Groups seek insurance for immunotherapy for lung cancer patients

2018/10/09 21:32:44 fontsize-small fontsize-default fontsize-big
Image taken from Pixabay

Image taken from Pixabay

Taipei, Oct. 9 (CNA) Two cancer-related societies in Taiwan are urging the government to allow national health insurance to cover payment for immunotherapy for late-stage lung cancer patients without having such patients receive traditional chemotherapy first.

Immunotherapy, a type of cancer treatment that boosts the body's natural defenses to fight cancer, offers "a slim chance of survival" to late-stage lung cancer patients, said Taiwan Clinical Oncology Society President Kao Shang-jyh (高尚志) at a recent press conference in Taipei.

He pointed out that each year, more than 13,000 people in Taiwan are diagnosed with lung cancer.

Because lung cancer cannot be easily diagnosed in the early stage, but spreads quickly, over 70 percent of patients are already late stage when diagnosed, Kao said, noting that such cases can no longer be treated with surgery.

Moreover, nearly 40 percent of lung cancer patients cannot be treated with targeted therapy because the tumors do not have special gene characteristics. With chemotherapy the only option within public health insurance, many such patients die within a year of treatment, Kao said.

By contrast, the median survival rate for immunotherapy reaches 30 months, the expert in chest medicine said, referring to patients with non-small cell lung cancer receiving the revolutionary cancer treatment.

Immunotherapy works by stimulating the immune system to combat cancer cells, according to Kao.

He said the T cells of the immune system are like police patrolling in the body. Research has found that a protein called PD-L1 in tumor cells will integrate with PD-1 in T cells, leading the T cells to treat tumor cells as an ally, so that they will not attack the tumor.

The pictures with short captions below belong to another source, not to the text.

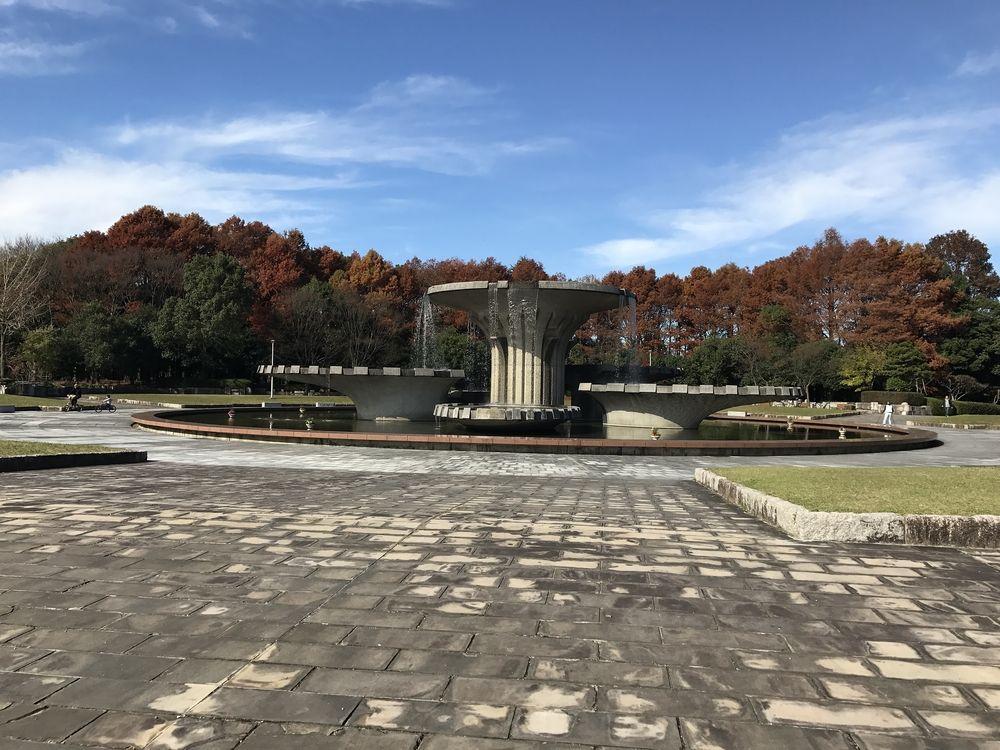 令和元年度の福岡県春日市と大野城市の不動産売買と賃貸の市場の動向について紹介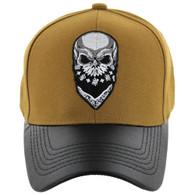 VM200 Skull Baseball Velcro Cap (Mustard & Black PU)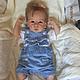 Куклы-младенцы и reborn ручной работы. Ярмарка Мастеров - ручная работа. Купить Альбиночка, Никита, Полина, Темочка. Handmade. Бежевый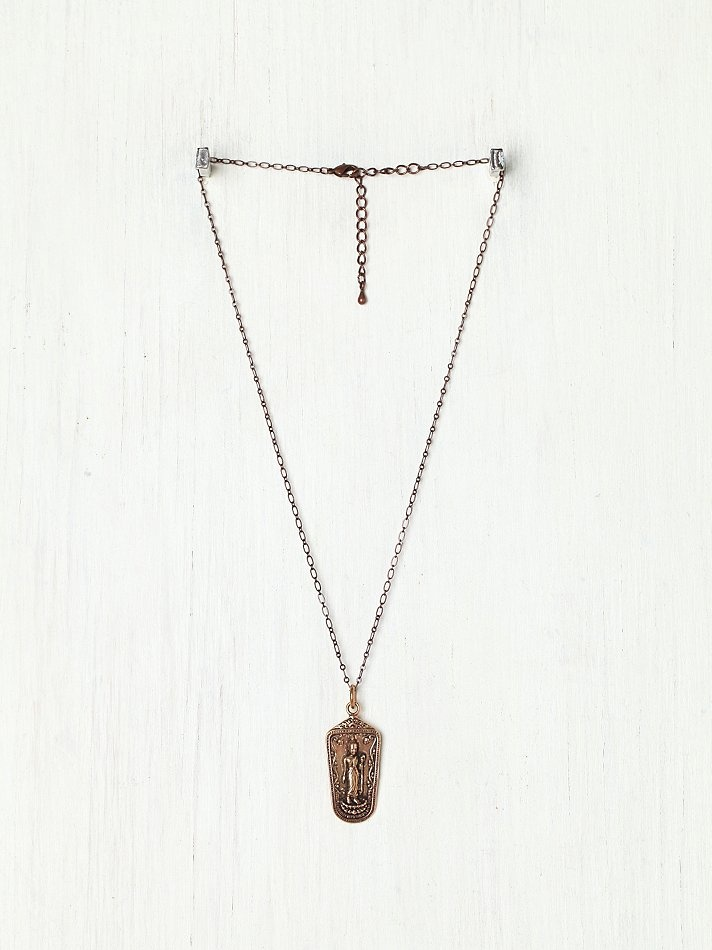 Chakra Necklace at Free People Clothing Boutique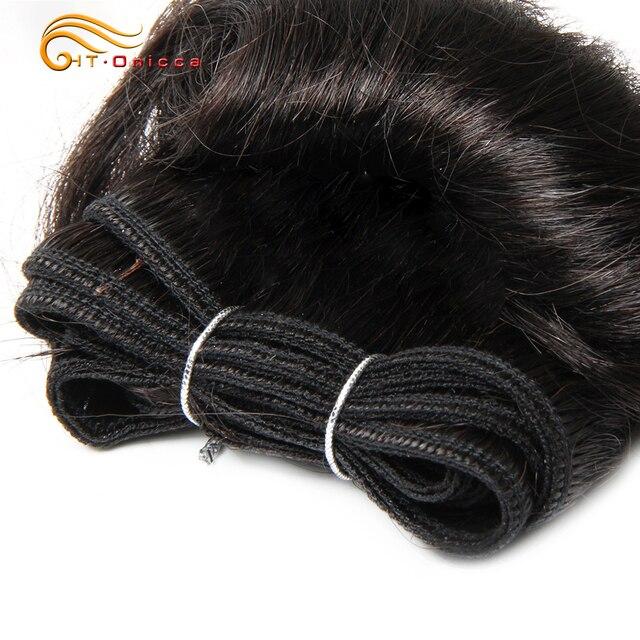 Brazilian Curly Hair Weave Bundles 100% Human Hair 4 Bundles Afro-b 1B 30 Bundles Hair Extension 5 5 6 7 Inch Htonicca Remy Hair 3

Scientists have used this knowledge to develop immunotherapy by using checkpoints of the immune system to stop PD-1 and PD-L1 from integrating, so that T cells can identify tumor cells before attacking them, Kao said.

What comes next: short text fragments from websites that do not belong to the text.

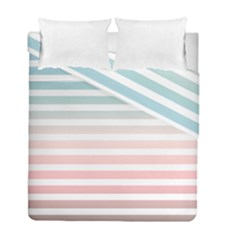 Horizontal Pinstripes In Soft Colors Duvet Cover Double Side (full/ Double Size) by shawlin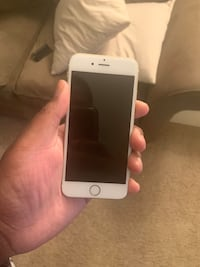 iPhone 6 Vancouver, 98683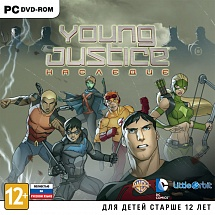 Young Justice: Наследие (PC)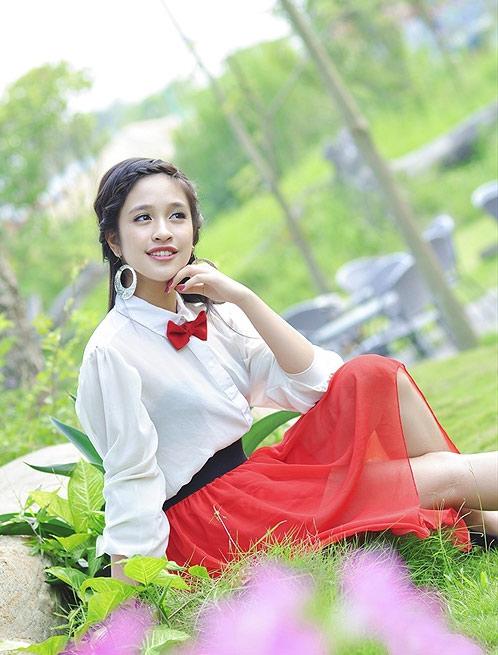 Nàng thơ xinh đẹp của Miss Teen 2012 - 5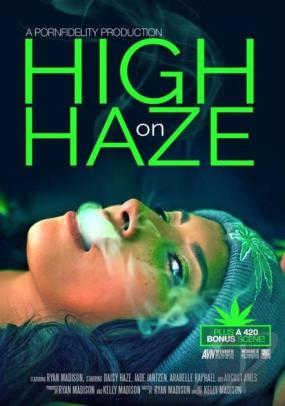 High On Haze DVD Porn Fidelity 2 Disc Set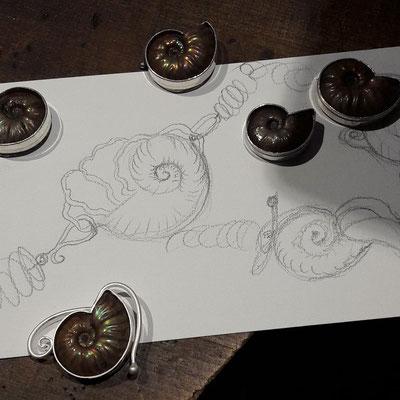 Meine Entwürfe für die Ammonitketten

Immunotherapy has so far proven efficient in treating melanoma, urothelial carcinoma and lung cancer, he said.

Taiwan's National Health Insurance Administration (NHIA) announced in August that late-stage patients suffering from melanoma whose tumors cannot be removed through surgery and whose disease shows no improvement after first-line therapy, will be covered by national health insurance for immunotherapy.

The new measure will go into effect in December at the earliest, according to Kao.

Meanwhile, Taiwan Lung Cancer Society President Chen Yu-min (陳育民) said it has been about three years since immunotherapy became available. "For lung cancer patients, three years is a threshold of survival they cannot cross," he said.

Many patients, he went on, have died while waiting for the national health insurance system to cover immunotherapy because they could not afford the high cost of private treatment.

Currently there are 33 countries taking measures to cover immunotherapy bills, including the United Kingdom, Canada, Australia and Japan, Chen said, expressing hope that the government can speed up the review process of their proposal to include lung cancer patients in immunotherapy coverage by the national health insurance system.

Asked about the call, NHIA official Tai Shueh-yung (戴雪詠) told CNA Tuesday that the agency is reviewing the clinical evidence related to immunotherapy and evaluating whether the country's health insurance resources are capable of covering payments for such treatment.